Nov. 27, 2007 -- There is a war going on in the stores. It's a battle for your eyes, your ears and, most importantly, your wallet.
"We're trying to grab their attention," said Mark Rhodes of Kimberly-Clark, the consumer products giant that produces Huggies diapers and Kleenex. "If you think about a shopping trip, a shopper is on a mission. And most of them have a shopping list in hand, and if we're going to interrupt that mission, it's gotta be big!"
Click on our media player to take a look at what your corner store might look like -- in virtual reality.
Deep in a basement in Appleton, Wis., one of the country's biggest companies is trying win this "real" fight -- by going virtual.
Kimberly-Clark built a three-walled, 3-D, giant virtual lab to discover exactly what makes consumers tick.
Company analysts can watch as you push a shopping cart down a virtual aisle and see what turns your head and catches your eye.
Rhodes is team leader of the Virtual Reality Project at Kimberly-Clark.
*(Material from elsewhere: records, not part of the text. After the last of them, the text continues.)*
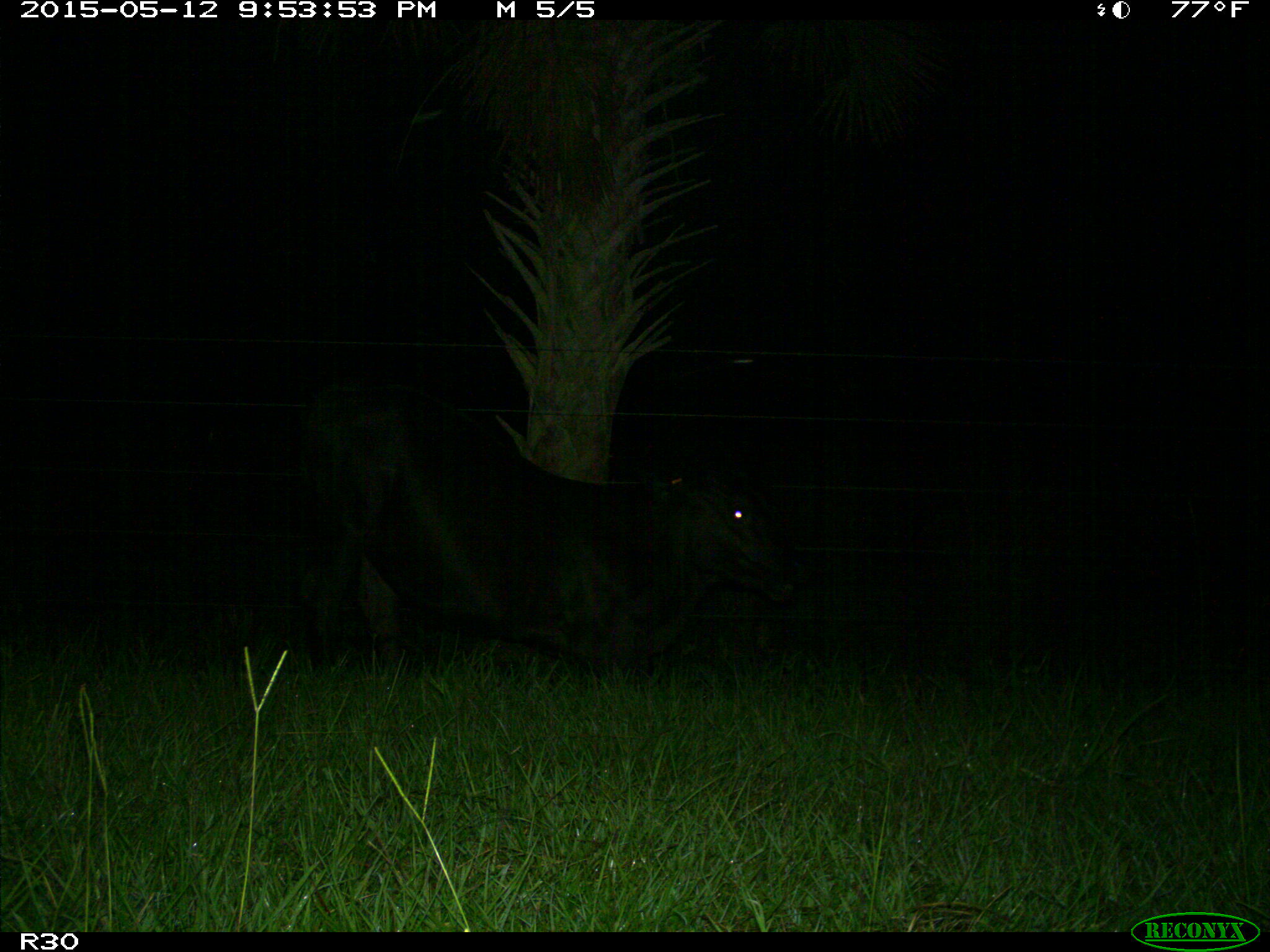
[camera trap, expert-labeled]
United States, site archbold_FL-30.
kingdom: Animalia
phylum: Chordata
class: Mammalia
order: Artiodactyla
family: Bovidae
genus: Bos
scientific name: Bos taurus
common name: domestic cow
He said, "The design of the shopping cart is such that it actually creates the feel that you're actually in the store and actually shopping."
With the diminishing effectiveness of traditional TV advertising, companies have to use every inch of floor space in stores to reach consumers.
"It's all about what drives your intent to purchase," Rhodes said. "Is it the point-of-purchase material, is it the signage at the shelf, a floor graphic, in-store TV?"
For their research purposes, this virtual lab is a lot faster and cheaper than the actual world. They can test colors, packages and layout -- without manufacturing a single diaper.
One of the interesting features of the project is a retinal scan which tracks the consumer's eye as he looks at a display. The scan deciphers what attracts a customer's focus -- bright colors, big packaging or the price bar.
This measurement is more reliable than customer surveys.
Project manager Sara Austin smiles, "Your eyes don't lie."